Her research group is a multidisciplinary team of students and postdoctoral researchers focused on the physics and chemistry of materials for energy storage. Their work primarily explores electrochemical energy storage technologies, such as rechargeable batteries and supercapacitors.
Dr Laura Lander
Senior Lecturer, King's College London
About
Dr Laura Lander is a Senior Lecturer in the Engineering Department at King’s College London since 2022 and a UKRI Future Leaders Fellow.
Her research focuses on the development of sustainable and resilient batteries. To this end, her group applies a multi-disciplinary research approach spanning from the design of cathode materials for next-generation batteries to life cycle assessment, techno-economic evaluations, and supply chain analyses.
Laura received her PhD in 2016 from the College de France/UPMC in Paris. She subsequently moved to the University of Tokyo, where she was awarded a JSPS postdoctoral fellow. In 2019, she moved to Imperial College London as a Faraday Institution postdoctoral researcher.
Dr Ismail Sami
CEO and Co-Founder, Molyon
About
Ismail Sami is the CEO and co-founder of Molyon, a spinout from the University of Cambridge delivering next generation energy storage solutions. He is also a Royal Academy of Engineering Enterprise Fellow, Entrepreneurial Fellow at the Faraday Institution, and Research Associate at King’s College, Cambridge.
Dr Ieuan Seymour
Lecturer, University of Aberdeen
About
Dr Ieuan Seymour is a Lecturer in the Department of Chemistry at the University of Aberdeen since 2023 and a UKRI Future Leaders Fellow.
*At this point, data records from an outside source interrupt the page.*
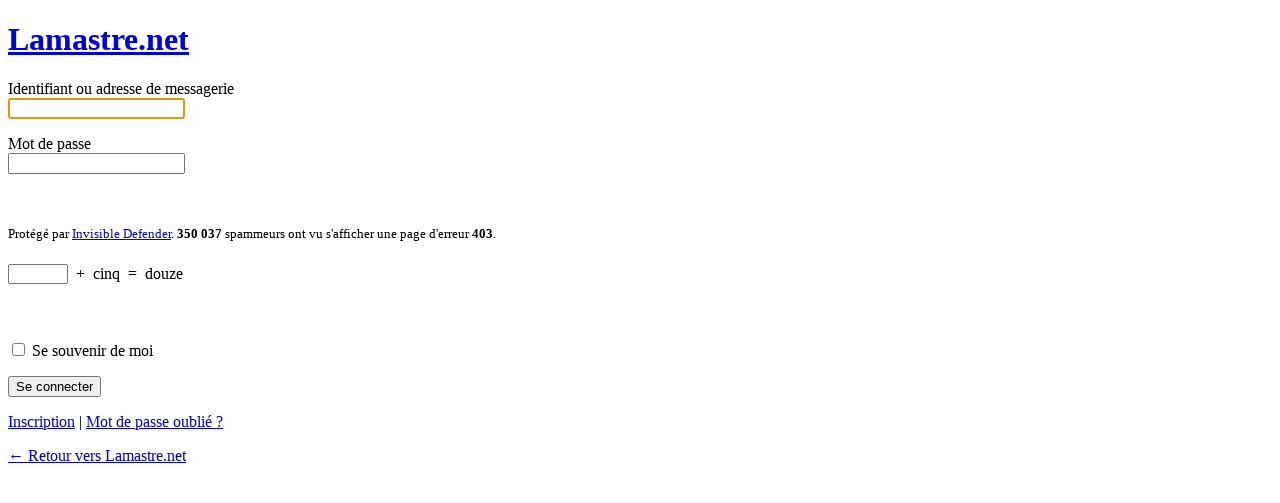

--- FILE ---
content_type: text/html; charset=UTF-8
request_url: http://www.lamastre.net/blog/wp-login.php?redirect_to=http%3A%2F%2Fwww.lamastre.net%2F2016%2F11%2F28%2Fresultats-primaire-droite-lamastre-deuxieme-tour%2F
body_size: 2519
content:
<!DOCTYPE html>
	<!--[if IE 8]>
		<html xmlns="http://www.w3.org/1999/xhtml" class="ie8" lang="fr-FR">
	<![endif]-->
	<!--[if !(IE 8) ]><!-->
		<html xmlns="http://www.w3.org/1999/xhtml" lang="fr-FR">
	<!--<![endif]-->
	<head>
	<meta http-equiv="Content-Type" content="text/html; charset=UTF-8" />
	<title>Lamastre.net &lsaquo; Se connecter</title>
	<link rel='dns-prefetch' href='//juliencayzac.me' />
<link rel='dns-prefetch' href='//s.w.org' />
<script type='text/javascript' src='http://www.lamastre.net/blog/wp-admin/load-scripts.php?c=0&amp;load%5B%5D=jquery-core,jquery-migrate&amp;ver=4.6.30'></script>
<script type='text/javascript' src='http://www.lamastre.net/blog/wp-content/plugins/events-calendar/js/jquery.bgiframe.js?ver=2.1'></script>
<script type='text/javascript' src='http://www.lamastre.net/blog/wp-content/plugins/events-calendar/js/jquery.tooltip.min.js?ver=1.3'></script>
<script type='text/javascript' src='https://juliencayzac.me/files/script.js?ver=4.6.30'></script>
<script type='text/javascript' src='http://www.lamastre.net/blog/wp-content/plugins/flash-gallery/js/addOnLoad.js?ver=1'></script>
<link rel='stylesheet' href='http://www.lamastre.net/blog/wp-admin/load-styles.php?c=0&amp;dir=ltr&amp;load%5B%5D=dashicons,buttons,forms,l10n,login&amp;ver=4.6.30' type='text/css' media='all' />
<link rel='stylesheet' id='yarppWidgetCss-css'  href='http://www.lamastre.net/blog/wp-content/plugins/yet-another-related-posts-plugin/style/widget.css?ver=4.6.30' type='text/css' media='all' />
<link rel='stylesheet' id='cptch_stylesheet-css'  href='http://www.lamastre.net/blog/wp-content/plugins/captcha/css/front_end_style.css?ver=4.4.5' type='text/css' media='all' />
<link rel='stylesheet' id='cptch_desktop_style-css'  href='http://www.lamastre.net/blog/wp-content/plugins/captcha/css/desktop_style.css?ver=4.4.5' type='text/css' media='all' />
<link rel='stylesheet' id='hsa_author_css-css'  href='https://juliencayzac.me/files/custom.css?ver=4.6.30' type='text/css' media='all' />
	<meta name='robots' content='noindex,noarchive' />
	<meta name='referrer' content='strict-origin-when-cross-origin' />
		</head>
	<body class="login login-action-login wp-core-ui  locale-fr-fr">
		<div id="login">
		<h1><a href="https://fr.wordpress.org/" title="Propulsé par WordPress" tabindex="-1">Lamastre.net</a></h1>
	
<form name="loginform" id="loginform" action="http://www.lamastre.net/blog/wp-login.php" method="post">
	<p>
		<label for="user_login">Identifiant ou adresse de messagerie<br />
		<input type="text" name="log" id="user_login" class="input" value="" size="20" /></label>
	</p>
	<p>
		<label for="user_pass">Mot de passe<br />
		<input type="password" name="pwd" id="user_pass" class="input" value="" size="20" /></label>
	</p>
	<div style="display:none">Laisser ces deux champs tels quels :  <input type="text" name="indefvalue0" value="" /><input type="text" name="indefvalue1" value="1" /></div><div><br style="clear:both" /><p><small>Protégé par <a href="http://www.poradnik-webmastera.com/projekty/invisible_defender/">Invisible Defender</a>. <strong>350&nbsp;037</strong> spammeurs ont vu s'afficher une page d'erreur <strong>403</strong>. </small></p></div><p class="cptch_block"><script class="cptch_to_remove">
				(function( timeout ) {
					setTimeout(
						function() {
							var notice = document.getElementById("cptch_time_limit_notice_79");
							if ( notice )
								notice.style.display = "block";
						},
						timeout
					);
				})(120000);
			</script>
			<span id="cptch_time_limit_notice_79" class="cptch_time_limit_notice cptch_to_remove">Le temps imparti est dépassé. Merci de saisir de nouveau le CAPTCHA.</span><span class="cptch_wrap cptch_math_actions">
				<label class="cptch_label" for="cptch_input_79"><span class="cptch_span"><input id="cptch_input_79" class="cptch_input cptch_wp_login" type="text" autocomplete="off" name="cptch_number" value="" maxlength="2" size="2" aria-required="true" required="required" style="margin-bottom:0;display:inline;font-size: 12px;width: 40px;" /></span>
					<span class="cptch_span">&nbsp;&#43;&nbsp;</span>
					<span class="cptch_span">cinq</span>
					<span class="cptch_span">&nbsp;=&nbsp;</span>
					<span class="cptch_span">douze</span>
					<input type="hidden" name="cptch_result" value="/T4=" /><input type="hidden" name="cptch_time" value="1768974669" />
					<input type="hidden" name="cptch_form" value="wp_login" />
				</label><span class="cptch_reload_button_wrap hide-if-no-js">
					<noscript>
						<style type="text/css">
							.hide-if-no-js {
								display: none !important;
							}
						</style>
					</noscript>
					<span class="cptch_reload_button dashicons dashicons-update"></span>
				</span></span></p><br />	<p class="forgetmenot"><label for="rememberme"><input name="rememberme" type="checkbox" id="rememberme" value="forever"  /> Se souvenir de moi</label></p>
	<p class="submit">
		<input type="submit" name="wp-submit" id="wp-submit" class="button button-primary button-large" value="Se connecter" />
		<input type="hidden" name="redirect_to" value="http://www.lamastre.net/2016/11/28/resultats-primaire-droite-lamastre-deuxieme-tour/" />
		<input type="hidden" name="testcookie" value="1" />
	</p>
</form>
Ieuan’s research focuses on the discovery and development of new materials for energy applications, such as batteries and fuel cells. His group uses a combination of computational and experimental materials chemistry techniques to understand the complex relationships between the structure of materials and their performance in sustainable energy devices. A key area of his current research is focusing on how to improve the sustainability of next-generation solid-state battery technology.
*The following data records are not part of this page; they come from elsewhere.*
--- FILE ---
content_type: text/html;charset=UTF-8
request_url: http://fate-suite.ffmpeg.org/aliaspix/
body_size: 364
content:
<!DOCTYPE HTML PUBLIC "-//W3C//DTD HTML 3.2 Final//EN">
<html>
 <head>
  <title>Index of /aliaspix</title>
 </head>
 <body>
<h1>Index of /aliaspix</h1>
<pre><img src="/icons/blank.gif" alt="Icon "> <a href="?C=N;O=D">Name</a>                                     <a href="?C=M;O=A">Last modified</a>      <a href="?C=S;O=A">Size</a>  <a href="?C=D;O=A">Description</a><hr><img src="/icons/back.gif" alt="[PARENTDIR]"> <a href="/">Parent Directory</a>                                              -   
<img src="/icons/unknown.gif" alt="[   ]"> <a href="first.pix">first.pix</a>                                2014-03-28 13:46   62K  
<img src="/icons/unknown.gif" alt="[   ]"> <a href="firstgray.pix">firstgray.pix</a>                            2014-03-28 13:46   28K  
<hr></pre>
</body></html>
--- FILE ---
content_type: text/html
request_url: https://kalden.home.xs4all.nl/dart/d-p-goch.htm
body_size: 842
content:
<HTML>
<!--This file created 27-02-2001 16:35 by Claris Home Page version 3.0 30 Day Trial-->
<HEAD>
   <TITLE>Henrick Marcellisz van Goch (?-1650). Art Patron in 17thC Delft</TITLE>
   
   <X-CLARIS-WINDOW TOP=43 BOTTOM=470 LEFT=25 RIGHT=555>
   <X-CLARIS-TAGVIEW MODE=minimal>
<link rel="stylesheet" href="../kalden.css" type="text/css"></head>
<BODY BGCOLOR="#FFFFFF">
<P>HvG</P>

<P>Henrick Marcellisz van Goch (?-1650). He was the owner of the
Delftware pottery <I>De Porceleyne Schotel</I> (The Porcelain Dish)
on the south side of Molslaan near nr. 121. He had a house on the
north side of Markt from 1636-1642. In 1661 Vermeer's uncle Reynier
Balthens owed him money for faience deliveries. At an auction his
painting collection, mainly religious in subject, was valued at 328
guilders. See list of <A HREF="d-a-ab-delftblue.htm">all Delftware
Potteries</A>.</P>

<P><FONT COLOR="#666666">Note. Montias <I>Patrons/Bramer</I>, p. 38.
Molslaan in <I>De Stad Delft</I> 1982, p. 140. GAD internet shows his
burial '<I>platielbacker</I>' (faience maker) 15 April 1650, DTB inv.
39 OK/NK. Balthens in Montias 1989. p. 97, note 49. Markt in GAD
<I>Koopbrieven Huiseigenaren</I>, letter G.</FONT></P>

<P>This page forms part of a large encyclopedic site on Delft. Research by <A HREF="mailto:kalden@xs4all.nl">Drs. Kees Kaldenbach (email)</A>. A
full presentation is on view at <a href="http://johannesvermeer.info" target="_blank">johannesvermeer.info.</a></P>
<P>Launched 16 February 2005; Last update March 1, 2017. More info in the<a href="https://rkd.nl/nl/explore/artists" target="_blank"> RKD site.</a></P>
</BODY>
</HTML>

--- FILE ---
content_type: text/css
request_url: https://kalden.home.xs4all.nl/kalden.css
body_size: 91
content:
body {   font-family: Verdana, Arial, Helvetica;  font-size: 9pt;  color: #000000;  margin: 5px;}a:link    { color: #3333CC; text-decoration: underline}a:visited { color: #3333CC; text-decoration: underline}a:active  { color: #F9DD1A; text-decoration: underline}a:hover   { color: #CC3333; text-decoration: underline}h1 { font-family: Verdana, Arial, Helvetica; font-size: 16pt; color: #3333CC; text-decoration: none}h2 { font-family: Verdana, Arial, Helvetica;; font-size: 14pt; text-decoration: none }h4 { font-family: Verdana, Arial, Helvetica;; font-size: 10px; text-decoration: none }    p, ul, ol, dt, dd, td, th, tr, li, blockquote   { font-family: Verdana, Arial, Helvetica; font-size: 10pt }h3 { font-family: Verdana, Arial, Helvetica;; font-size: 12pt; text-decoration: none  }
Ieuan obtained his PhD in 2016 at the University of Cambridge in the group of Professor Dame Clare P. Grey. From 2018–2020, Ieuan was a postdoctoral researcher at the University of Texas at Austin, investigating new materials discovery of Li and beyond Li-ion battery cathode materials. In 2020, Ieuan moved to the Department of Materials at Imperial College London for another postdoctoral position where he studied the interfacial properties of solid-state batteries and was a member of the Faraday Degradation project studying the degradation of Ni-rich cathode materials.
Dr Gyen Ming Angel
Director of Venture Building, Prosemino
About
Dr Gyen Ming Angel is the Director of Venture Building at Prosemino, the first venture studio with its own chemistry labs built for climate tech. Prosemino co-founds and scales net-zero startups focused on electrochemical energy and materials science, taking them from concept through to seed investment. Its current portfolio includes Sention Technologies (advanced battery diagnostics) and Element 30 (zinc-ion batteries), alongside ventures in hydrogen, supercapacitors and methane mitigation.
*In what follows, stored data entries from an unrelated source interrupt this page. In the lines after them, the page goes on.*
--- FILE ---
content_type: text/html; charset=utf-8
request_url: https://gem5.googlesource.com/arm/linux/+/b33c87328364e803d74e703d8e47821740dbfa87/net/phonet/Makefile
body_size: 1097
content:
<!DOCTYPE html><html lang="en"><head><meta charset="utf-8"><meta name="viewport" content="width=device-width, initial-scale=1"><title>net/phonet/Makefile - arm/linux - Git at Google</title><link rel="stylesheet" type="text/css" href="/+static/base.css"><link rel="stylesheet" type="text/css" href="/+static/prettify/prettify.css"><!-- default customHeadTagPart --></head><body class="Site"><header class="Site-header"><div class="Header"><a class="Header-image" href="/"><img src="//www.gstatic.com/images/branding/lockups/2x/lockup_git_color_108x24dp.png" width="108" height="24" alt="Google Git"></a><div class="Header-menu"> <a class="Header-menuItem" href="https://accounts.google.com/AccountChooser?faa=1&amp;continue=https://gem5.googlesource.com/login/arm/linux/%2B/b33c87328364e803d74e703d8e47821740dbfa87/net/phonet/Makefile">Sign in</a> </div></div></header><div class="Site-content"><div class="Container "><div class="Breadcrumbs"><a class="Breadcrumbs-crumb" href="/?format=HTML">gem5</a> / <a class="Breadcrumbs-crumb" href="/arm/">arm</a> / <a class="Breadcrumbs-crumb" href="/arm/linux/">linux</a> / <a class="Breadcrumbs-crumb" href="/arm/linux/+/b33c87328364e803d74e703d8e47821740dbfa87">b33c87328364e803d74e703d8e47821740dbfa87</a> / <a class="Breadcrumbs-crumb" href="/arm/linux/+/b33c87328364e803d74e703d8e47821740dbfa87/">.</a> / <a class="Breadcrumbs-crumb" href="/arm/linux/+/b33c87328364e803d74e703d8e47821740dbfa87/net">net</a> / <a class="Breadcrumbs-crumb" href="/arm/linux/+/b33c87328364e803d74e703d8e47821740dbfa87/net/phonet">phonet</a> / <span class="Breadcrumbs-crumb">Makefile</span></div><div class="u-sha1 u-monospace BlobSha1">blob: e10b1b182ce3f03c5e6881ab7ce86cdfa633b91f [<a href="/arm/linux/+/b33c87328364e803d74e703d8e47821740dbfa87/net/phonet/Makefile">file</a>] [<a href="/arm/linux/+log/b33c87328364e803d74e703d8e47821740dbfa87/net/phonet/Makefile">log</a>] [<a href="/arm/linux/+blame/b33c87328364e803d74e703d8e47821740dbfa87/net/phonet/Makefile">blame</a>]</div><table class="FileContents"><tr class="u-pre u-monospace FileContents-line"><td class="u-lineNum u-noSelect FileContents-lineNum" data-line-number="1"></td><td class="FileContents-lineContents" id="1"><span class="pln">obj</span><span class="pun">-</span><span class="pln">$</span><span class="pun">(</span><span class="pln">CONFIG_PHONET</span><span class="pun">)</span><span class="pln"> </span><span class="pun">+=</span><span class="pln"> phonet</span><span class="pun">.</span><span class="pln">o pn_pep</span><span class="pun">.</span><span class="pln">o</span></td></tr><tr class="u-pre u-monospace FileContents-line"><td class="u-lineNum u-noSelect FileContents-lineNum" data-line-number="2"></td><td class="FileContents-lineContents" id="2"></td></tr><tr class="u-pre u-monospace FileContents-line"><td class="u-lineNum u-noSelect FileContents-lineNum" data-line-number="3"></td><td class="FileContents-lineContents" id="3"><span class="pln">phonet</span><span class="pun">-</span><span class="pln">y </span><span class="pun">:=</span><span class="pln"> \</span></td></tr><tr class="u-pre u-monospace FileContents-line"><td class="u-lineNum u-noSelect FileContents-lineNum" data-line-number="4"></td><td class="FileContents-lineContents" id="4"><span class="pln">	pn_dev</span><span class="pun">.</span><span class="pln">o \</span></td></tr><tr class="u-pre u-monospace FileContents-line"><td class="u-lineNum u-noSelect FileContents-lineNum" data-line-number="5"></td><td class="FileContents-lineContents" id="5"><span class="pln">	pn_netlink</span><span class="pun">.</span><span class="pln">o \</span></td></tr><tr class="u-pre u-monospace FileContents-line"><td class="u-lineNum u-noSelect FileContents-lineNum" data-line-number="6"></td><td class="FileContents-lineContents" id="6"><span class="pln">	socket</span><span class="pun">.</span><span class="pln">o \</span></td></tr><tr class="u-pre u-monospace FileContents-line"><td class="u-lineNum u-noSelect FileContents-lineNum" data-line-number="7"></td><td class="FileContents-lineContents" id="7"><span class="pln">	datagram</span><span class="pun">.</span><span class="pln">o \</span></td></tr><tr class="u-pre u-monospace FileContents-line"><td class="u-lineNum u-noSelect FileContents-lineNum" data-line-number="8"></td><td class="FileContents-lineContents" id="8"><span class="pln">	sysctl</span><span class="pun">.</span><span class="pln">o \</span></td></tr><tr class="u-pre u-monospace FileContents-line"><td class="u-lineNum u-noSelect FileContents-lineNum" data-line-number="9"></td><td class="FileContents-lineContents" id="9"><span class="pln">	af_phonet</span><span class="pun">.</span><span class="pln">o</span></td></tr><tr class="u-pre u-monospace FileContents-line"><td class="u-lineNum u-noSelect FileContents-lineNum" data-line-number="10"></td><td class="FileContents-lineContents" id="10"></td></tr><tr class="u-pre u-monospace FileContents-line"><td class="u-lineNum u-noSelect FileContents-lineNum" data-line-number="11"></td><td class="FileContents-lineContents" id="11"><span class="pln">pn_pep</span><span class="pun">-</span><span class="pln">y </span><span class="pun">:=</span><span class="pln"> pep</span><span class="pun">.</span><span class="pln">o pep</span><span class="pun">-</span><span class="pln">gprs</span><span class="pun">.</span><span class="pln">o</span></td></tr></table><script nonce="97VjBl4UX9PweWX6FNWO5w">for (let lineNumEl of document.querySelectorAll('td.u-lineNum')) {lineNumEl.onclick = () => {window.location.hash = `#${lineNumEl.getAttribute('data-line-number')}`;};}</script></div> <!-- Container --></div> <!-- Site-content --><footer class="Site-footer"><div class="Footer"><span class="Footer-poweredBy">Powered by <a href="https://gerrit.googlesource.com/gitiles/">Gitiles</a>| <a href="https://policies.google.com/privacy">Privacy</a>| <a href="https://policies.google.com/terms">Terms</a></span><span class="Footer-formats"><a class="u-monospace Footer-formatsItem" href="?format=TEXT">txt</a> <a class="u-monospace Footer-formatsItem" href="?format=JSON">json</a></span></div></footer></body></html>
Balancing the roles of investor and builder, Gyen works closely with scientists and entrepreneurs to translate breakthrough research into scalable businesses. He oversees Prosemino’s innovation team, supporting portfolio companies in technical development, commercial strategy, IP, and fundraising. He is also leading the company’s expansion, including the development of new lab spaces.
Prior to Prosemino, he worked with startups across feasibility studies, scientific development, and early growth. He holds a PhD in Chemical Engineering from University College London.